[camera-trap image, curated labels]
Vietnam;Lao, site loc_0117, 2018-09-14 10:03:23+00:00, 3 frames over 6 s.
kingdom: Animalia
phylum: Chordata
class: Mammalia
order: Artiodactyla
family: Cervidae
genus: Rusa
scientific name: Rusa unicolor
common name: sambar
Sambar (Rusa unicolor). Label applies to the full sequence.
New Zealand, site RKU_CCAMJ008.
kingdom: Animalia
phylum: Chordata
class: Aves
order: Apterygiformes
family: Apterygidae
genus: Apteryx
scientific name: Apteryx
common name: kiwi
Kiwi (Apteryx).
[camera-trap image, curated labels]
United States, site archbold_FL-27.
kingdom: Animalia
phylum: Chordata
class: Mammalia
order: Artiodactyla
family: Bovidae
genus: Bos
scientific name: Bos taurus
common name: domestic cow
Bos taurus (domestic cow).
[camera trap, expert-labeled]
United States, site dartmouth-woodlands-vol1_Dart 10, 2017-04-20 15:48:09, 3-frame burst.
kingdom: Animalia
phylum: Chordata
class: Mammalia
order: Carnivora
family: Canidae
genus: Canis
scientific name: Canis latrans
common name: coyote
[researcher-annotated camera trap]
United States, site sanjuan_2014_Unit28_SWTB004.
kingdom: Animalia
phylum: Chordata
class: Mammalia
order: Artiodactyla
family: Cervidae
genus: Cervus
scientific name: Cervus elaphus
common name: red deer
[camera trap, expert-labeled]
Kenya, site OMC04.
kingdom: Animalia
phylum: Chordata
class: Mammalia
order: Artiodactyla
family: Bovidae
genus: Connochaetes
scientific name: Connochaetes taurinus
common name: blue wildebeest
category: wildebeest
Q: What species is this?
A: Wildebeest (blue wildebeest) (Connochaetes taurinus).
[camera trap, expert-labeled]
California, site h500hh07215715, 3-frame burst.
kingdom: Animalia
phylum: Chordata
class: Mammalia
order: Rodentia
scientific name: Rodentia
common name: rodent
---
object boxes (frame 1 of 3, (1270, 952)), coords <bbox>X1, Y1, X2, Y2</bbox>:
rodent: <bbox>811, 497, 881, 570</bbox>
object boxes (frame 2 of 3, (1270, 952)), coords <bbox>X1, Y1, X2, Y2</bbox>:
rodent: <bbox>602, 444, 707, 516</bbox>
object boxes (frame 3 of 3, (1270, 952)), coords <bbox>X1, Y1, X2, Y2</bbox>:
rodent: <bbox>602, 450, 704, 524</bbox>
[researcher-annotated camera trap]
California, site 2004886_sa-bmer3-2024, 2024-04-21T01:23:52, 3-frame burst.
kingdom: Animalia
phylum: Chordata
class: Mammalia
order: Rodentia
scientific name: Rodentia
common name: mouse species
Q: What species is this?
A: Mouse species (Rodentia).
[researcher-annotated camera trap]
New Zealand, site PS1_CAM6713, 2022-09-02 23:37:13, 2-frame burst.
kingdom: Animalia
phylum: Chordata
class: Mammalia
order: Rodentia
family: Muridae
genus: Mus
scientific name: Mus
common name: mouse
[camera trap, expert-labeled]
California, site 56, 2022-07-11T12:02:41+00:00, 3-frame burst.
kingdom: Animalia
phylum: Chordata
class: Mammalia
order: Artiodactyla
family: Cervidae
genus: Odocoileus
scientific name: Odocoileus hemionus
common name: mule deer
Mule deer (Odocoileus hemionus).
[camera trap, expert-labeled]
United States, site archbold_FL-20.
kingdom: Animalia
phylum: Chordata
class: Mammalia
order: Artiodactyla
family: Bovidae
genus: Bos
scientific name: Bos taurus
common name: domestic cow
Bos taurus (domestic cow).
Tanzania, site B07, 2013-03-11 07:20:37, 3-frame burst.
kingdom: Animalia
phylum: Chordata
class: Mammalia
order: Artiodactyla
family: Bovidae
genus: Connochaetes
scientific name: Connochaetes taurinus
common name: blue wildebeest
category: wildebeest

______________________________

-- Task item --
The answer should consist of all the lines above, retyped exactly.

-- Task output --
[camera-trap image, curated labels]
Vietnam;Lao, site loc_0117, 2018-09-14 10:03:23+00:00, 3 frames over 6 s.
kingdom: Animalia
phylum: Chordata
class: Mammalia
order: Artiodactyla
family: Cervidae
genus: Rusa
scientific name: Rusa unicolor
common name: sambar
Sambar (Rusa unicolor). Label applies to the full sequence.
New Zealand, site RKU_CCAMJ008.
kingdom: Animalia
phylum: Chordata
class: Aves
order: Apterygiformes
family: Apterygidae
genus: Apteryx
scientific name: Apteryx
common name: kiwi
Kiwi (Apteryx).
[camera-trap image, curated labels]
United States, site archbold_FL-27.
kingdom: Animalia
phylum: Chordata
class: Mammalia
order: Artiodactyla
family: Bovidae
genus: Bos
scientific name: Bos taurus
common name: domestic cow
Bos taurus (domestic cow).
[camera trap, expert-labeled]
United States, site dartmouth-woodlands-vol1_Dart 10, 2017-04-20 15:48:09, 3-frame burst.
kingdom: Animalia
phylum: Chordata
class: Mammalia
order: Carnivora
family: Canidae
genus: Canis
scientific name: Canis latrans
common name: coyote
[researcher-annotated camera trap]
United States, site sanjuan_2014_Unit28_SWTB004.
kingdom: Animalia
phylum: Chordata
class: Mammalia
order: Artiodactyla
family: Cervidae
genus: Cervus
scientific name: Cervus elaphus
common name: red deer
[camera trap, expert-labeled]
Kenya, site OMC04.
kingdom: Animalia
phylum: Chordata
class: Mammalia
order: Artiodactyla
family: Bovidae
genus: Connochaetes
scientific name: Connochaetes taurinus
common name: blue wildebeest
category: wildebeest
Q: What species is this?
A: Wildebeest (blue wildebeest) (Connochaetes taurinus).
[camera trap, expert-labeled]
California, site h500hh07215715, 3-frame burst.
kingdom: Animalia
phylum: Chordata
class: Mammalia
order: Rodentia
scientific name: Rodentia
common name: rodent
---
object boxes (frame 1 of 3, (1270, 952)), coords <bbox>X1, Y1, X2, Y2</bbox>:
rodent: <bbox>811, 497, 881, 570</bbox>
object boxes (frame 2 of 3, (1270, 952)), coords <bbox>X1, Y1, X2, Y2</bbox>:
rodent: <bbox>602, 444, 707, 516</bbox>
object boxes (frame 3 of 3, (1270, 952)), coords <bbox>X1, Y1, X2, Y2</bbox>:
rodent: <bbox>602, 450, 704, 524</bbox>
[researcher-annotated camera trap]
California, site 2004886_sa-bmer3-2024, 2024-04-21T01:23:52, 3-frame burst.
kingdom: Animalia
phylum: Chordata
class: Mammalia
order: Rodentia
scientific name: Rodentia
common name: mouse species
Q: What species is this?
A: Mouse species (Rodentia).
[researcher-annotated camera trap]
New Zealand, site PS1_CAM6713, 2022-09-02 23:37:13, 2-frame burst.
kingdom: Animalia
phylum: Chordata
class: Mammalia
order: Rodentia
family: Muridae
genus: Mus
scientific name: Mus
common name: mouse
[camera trap, expert-labeled]
California, site 56, 2022-07-11T12:02:41+00:00, 3-frame burst.
kingdom: Animalia
phylum: Chordata
class: Mammalia
order: Artiodactyla
family: Cervidae
genus: Odocoileus
scientific name: Odocoileus hemionus
common name: mule deer
Mule deer (Odocoileus hemionus).
[camera trap, expert-labeled]
United States, site archbold_FL-20.
kingdom: Animalia
phylum: Chordata
class: Mammalia
order: Artiodactyla
family: Bovidae
genus: Bos
scientific name: Bos taurus
common name: domestic cow
Bos taurus (domestic cow).
Tanzania, site B07, 2013-03-11 07:20:37, 3-frame burst.
kingdom: Animalia
phylum: Chordata
class: Mammalia
order: Artiodactyla
family: Bovidae
genus: Connochaetes
scientific name: Connochaetes taurinus
common name: blue wildebeest
category: wildebeest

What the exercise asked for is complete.